[Opening Information supplied section]

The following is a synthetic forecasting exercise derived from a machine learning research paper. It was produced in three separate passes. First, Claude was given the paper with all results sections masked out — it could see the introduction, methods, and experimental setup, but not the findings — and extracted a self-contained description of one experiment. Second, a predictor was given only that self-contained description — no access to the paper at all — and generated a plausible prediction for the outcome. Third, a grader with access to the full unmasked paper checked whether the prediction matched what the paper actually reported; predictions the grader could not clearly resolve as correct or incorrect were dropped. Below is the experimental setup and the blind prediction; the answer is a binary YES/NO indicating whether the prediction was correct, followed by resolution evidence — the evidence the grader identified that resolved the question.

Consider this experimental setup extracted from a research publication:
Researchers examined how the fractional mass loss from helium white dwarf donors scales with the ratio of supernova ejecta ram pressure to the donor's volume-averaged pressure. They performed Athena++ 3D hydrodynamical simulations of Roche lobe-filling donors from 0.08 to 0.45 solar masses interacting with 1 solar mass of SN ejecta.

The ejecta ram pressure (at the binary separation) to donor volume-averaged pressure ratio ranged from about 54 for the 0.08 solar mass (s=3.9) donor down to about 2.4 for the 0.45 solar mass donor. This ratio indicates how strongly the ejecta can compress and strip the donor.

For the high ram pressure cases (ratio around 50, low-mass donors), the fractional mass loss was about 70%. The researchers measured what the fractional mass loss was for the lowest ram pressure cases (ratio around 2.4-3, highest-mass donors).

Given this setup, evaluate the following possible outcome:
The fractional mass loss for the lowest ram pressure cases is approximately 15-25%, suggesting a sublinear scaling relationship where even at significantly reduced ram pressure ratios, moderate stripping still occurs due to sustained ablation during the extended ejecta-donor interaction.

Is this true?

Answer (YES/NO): NO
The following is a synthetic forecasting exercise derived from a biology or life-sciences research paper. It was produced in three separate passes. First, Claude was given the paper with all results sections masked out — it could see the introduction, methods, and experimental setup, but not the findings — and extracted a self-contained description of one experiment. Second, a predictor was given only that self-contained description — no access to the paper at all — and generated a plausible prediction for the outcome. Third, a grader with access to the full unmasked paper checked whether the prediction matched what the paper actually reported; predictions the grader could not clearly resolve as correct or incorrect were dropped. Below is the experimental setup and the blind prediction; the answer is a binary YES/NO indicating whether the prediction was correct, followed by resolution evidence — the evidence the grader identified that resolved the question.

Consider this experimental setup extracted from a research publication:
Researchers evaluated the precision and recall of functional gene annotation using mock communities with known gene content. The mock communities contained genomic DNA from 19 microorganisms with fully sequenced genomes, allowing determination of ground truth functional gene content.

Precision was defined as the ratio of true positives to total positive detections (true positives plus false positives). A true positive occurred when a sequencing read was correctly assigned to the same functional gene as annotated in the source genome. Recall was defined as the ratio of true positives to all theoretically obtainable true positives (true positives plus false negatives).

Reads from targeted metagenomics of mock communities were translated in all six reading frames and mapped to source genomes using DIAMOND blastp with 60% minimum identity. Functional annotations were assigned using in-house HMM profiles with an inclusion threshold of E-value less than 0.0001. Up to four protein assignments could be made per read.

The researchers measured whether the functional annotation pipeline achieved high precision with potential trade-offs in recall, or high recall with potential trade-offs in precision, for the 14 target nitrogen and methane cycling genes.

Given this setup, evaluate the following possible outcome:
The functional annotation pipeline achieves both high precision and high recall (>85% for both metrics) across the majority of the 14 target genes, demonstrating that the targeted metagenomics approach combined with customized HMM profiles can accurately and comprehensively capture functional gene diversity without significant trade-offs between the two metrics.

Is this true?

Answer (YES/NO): NO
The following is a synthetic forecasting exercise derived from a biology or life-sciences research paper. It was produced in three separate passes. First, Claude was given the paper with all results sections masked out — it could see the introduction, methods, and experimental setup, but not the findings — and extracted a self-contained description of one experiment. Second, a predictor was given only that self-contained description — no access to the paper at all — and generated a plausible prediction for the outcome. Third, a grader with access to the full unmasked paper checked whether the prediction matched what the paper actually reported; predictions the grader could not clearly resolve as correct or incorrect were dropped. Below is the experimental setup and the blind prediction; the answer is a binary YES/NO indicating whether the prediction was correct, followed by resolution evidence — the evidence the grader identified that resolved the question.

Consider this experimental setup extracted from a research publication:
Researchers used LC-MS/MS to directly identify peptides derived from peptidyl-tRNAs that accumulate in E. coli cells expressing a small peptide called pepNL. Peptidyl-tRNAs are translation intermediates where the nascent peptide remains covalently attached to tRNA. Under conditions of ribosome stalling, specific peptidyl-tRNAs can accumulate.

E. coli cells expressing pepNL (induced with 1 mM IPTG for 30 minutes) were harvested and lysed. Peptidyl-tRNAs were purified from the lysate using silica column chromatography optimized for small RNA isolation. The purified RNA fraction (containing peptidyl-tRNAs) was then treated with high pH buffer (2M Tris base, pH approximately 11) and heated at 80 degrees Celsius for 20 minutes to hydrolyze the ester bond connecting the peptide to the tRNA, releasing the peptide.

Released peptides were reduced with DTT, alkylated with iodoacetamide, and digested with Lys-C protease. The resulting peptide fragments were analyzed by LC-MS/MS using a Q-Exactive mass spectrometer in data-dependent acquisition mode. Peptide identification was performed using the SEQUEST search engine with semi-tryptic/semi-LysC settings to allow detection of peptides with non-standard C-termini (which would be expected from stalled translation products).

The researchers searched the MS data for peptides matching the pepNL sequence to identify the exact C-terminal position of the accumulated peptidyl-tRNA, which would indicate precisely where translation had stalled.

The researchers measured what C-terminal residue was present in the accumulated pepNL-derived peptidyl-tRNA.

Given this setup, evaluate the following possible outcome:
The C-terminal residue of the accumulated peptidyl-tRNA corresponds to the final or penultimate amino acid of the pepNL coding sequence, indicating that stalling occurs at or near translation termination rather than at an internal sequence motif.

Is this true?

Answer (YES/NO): YES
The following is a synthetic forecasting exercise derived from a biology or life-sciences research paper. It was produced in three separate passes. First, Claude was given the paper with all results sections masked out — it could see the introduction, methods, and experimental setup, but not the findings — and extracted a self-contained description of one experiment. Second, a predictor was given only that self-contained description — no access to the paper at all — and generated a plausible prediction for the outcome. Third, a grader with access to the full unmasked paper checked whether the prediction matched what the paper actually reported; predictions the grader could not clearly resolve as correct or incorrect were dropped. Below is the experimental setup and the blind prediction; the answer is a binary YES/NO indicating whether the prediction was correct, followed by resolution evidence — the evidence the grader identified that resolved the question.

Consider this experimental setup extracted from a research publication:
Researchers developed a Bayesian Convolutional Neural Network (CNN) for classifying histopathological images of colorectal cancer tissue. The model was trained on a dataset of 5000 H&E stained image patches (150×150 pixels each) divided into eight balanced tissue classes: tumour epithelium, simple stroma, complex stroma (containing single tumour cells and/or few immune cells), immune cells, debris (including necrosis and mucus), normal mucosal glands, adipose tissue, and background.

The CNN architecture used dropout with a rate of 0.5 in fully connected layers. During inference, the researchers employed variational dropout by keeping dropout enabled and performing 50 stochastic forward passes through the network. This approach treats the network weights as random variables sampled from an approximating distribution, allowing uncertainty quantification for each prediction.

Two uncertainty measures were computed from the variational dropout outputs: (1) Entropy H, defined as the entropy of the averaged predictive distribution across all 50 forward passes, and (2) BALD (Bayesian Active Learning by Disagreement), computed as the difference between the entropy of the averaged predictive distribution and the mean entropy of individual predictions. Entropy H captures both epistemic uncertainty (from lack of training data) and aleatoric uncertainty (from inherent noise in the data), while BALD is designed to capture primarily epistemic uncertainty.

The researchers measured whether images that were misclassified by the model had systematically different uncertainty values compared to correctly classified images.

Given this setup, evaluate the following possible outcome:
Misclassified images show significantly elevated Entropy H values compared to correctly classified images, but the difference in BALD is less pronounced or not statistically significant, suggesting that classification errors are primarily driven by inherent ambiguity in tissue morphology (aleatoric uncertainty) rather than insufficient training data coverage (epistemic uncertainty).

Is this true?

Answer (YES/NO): NO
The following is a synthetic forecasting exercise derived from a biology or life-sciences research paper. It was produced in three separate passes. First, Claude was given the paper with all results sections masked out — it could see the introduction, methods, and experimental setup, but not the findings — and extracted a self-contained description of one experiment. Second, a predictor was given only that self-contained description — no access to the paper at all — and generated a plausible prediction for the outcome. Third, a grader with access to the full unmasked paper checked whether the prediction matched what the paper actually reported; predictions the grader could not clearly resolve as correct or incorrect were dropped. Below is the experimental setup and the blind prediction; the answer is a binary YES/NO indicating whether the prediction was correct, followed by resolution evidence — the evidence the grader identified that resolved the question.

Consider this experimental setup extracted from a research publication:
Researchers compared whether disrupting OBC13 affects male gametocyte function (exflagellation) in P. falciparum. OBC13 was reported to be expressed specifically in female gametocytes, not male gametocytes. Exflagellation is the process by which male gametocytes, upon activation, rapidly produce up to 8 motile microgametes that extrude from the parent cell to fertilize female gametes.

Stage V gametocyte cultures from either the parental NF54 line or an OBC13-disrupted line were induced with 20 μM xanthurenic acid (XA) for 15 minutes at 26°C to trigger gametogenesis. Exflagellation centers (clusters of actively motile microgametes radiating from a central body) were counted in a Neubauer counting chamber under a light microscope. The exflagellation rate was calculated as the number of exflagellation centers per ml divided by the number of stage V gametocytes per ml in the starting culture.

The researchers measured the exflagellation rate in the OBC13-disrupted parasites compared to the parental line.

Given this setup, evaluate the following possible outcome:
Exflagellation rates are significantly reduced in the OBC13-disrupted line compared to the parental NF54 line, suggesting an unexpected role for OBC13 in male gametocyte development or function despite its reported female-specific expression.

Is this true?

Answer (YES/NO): NO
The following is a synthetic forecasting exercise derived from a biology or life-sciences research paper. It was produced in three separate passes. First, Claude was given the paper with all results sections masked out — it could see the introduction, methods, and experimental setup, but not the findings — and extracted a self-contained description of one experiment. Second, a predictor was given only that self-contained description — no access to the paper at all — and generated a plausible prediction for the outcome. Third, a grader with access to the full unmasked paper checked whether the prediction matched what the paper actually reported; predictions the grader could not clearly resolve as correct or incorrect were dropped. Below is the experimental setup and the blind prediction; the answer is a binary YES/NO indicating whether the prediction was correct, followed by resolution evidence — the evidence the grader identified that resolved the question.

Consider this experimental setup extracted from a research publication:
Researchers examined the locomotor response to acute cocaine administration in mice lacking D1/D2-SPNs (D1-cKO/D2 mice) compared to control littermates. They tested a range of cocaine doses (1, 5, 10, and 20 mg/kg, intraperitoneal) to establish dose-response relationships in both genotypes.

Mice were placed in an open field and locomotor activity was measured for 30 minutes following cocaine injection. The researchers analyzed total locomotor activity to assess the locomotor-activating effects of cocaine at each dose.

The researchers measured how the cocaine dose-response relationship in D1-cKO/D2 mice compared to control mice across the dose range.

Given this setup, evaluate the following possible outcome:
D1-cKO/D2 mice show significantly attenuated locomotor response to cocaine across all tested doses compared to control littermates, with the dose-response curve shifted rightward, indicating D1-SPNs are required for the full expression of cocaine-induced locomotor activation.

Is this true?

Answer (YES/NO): NO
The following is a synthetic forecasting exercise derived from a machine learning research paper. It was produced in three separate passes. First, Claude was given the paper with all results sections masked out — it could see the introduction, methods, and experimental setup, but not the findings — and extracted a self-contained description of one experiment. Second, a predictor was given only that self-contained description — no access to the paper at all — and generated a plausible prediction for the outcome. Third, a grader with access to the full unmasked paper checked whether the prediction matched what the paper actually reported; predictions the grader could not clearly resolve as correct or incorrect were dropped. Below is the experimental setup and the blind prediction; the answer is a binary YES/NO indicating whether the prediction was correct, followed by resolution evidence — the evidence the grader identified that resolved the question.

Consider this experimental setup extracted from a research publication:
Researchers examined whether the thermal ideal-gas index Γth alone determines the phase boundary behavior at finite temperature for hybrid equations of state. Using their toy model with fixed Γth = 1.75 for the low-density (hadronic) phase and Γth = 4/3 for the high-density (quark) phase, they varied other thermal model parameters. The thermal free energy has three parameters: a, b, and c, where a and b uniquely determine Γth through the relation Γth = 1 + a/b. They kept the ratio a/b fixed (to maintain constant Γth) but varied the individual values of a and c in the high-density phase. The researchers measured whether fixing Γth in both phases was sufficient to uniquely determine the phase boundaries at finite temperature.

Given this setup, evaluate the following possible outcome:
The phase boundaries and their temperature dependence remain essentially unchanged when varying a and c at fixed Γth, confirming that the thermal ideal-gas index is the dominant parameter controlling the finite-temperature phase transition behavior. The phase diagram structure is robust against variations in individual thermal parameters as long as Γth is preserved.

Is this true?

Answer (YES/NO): NO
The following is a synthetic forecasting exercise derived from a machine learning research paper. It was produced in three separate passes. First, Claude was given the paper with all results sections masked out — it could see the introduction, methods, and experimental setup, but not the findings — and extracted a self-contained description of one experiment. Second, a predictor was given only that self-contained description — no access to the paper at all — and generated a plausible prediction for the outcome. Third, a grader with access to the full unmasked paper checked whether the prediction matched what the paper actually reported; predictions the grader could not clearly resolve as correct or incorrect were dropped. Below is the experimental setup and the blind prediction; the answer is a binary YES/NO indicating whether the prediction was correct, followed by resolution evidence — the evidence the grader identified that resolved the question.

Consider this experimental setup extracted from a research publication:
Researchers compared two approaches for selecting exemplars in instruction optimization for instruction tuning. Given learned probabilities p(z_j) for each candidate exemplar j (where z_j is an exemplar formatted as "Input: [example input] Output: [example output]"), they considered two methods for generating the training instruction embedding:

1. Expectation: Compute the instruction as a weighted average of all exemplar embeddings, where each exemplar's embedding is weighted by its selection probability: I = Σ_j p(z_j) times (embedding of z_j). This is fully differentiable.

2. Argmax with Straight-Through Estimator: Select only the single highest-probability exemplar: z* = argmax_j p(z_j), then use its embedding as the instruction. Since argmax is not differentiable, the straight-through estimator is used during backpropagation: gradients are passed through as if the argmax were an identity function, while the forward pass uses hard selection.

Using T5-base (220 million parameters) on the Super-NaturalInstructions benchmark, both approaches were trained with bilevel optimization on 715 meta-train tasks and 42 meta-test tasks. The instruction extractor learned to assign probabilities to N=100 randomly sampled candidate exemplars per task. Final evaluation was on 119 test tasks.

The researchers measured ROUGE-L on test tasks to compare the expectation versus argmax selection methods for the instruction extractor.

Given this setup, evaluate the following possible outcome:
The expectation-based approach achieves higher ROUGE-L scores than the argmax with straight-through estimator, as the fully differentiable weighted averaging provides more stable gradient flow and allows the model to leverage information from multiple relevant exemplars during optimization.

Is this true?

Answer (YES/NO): NO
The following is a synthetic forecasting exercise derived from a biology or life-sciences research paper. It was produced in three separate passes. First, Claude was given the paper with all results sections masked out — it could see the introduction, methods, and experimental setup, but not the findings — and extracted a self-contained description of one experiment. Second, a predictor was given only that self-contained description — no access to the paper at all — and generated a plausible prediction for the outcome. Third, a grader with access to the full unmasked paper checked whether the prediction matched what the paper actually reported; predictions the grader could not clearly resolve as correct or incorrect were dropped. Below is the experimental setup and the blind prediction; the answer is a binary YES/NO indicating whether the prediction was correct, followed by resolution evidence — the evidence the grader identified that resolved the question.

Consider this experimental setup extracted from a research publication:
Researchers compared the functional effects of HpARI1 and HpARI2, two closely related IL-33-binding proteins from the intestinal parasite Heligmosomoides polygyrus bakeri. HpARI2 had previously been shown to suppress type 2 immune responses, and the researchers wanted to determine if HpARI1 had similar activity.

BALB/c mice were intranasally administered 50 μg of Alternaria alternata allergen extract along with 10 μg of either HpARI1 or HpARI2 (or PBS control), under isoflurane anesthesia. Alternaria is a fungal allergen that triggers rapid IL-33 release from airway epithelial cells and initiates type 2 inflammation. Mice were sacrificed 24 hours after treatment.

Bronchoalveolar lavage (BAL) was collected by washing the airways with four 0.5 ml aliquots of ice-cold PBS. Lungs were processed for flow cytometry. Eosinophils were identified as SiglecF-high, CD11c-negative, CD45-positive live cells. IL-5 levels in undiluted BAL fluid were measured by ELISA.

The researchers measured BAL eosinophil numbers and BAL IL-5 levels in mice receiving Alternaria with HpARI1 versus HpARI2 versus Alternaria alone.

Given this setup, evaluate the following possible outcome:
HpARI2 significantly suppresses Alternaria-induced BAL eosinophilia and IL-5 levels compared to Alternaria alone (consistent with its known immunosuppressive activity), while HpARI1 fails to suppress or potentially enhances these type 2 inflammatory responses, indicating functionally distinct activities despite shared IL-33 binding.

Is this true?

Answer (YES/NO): NO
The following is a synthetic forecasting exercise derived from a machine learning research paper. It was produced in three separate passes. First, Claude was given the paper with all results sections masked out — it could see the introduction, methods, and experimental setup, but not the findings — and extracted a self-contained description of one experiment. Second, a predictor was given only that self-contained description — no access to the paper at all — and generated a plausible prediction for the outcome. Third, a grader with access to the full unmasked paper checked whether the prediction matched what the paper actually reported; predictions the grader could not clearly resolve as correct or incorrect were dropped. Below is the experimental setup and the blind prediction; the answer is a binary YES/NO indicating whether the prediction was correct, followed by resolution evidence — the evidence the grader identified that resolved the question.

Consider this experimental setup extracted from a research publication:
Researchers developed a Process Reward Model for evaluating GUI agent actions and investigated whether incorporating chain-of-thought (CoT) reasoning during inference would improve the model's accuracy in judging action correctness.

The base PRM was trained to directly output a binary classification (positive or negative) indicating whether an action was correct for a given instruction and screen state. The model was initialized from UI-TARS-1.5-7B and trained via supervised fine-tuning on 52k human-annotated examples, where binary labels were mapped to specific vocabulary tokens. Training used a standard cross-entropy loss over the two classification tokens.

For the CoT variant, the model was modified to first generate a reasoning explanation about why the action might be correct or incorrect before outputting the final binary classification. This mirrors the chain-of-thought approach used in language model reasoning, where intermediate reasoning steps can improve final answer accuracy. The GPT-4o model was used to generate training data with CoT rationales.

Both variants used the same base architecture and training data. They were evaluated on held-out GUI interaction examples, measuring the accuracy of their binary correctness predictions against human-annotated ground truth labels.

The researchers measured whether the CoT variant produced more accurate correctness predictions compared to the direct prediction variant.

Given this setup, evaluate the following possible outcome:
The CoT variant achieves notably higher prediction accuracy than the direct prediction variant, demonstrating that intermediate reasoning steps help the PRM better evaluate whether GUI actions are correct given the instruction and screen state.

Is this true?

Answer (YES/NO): YES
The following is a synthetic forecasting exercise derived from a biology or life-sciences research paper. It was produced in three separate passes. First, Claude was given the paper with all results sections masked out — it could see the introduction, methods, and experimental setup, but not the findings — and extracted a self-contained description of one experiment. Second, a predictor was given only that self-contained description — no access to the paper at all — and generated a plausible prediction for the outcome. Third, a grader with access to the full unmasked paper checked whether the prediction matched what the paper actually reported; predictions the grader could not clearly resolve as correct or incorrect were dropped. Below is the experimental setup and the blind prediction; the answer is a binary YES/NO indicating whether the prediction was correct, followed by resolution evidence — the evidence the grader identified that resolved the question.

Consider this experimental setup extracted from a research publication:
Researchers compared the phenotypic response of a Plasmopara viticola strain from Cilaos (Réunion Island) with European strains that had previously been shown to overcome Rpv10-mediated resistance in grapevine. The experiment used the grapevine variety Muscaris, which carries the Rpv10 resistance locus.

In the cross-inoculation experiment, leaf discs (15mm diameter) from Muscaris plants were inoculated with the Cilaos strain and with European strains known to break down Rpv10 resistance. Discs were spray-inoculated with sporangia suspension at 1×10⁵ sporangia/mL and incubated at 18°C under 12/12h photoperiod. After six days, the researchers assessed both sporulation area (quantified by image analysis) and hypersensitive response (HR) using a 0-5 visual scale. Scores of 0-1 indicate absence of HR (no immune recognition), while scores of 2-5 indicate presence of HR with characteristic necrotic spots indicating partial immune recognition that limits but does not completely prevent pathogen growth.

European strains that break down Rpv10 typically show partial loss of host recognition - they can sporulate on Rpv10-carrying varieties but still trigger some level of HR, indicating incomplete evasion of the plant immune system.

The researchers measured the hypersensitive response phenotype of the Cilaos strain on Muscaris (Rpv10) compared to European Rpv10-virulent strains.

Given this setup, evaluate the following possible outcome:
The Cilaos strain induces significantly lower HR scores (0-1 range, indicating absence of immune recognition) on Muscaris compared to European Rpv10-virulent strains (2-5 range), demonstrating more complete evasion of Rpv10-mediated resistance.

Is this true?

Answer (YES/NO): YES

[Closing Information supplied section]

» What you should do
Make a copy of each line in the records that has the word "residue".

» Answer for this exercise
The researchers measured what C-terminal residue was present in the accumulated pepNL-derived peptidyl-tRNA.
The C-terminal residue of the accumulated peptidyl-tRNA corresponds to the final or penultimate amino acid of the pepNL coding sequence, indicating that stalling occurs at or near translation termination rather than at an internal sequence motif.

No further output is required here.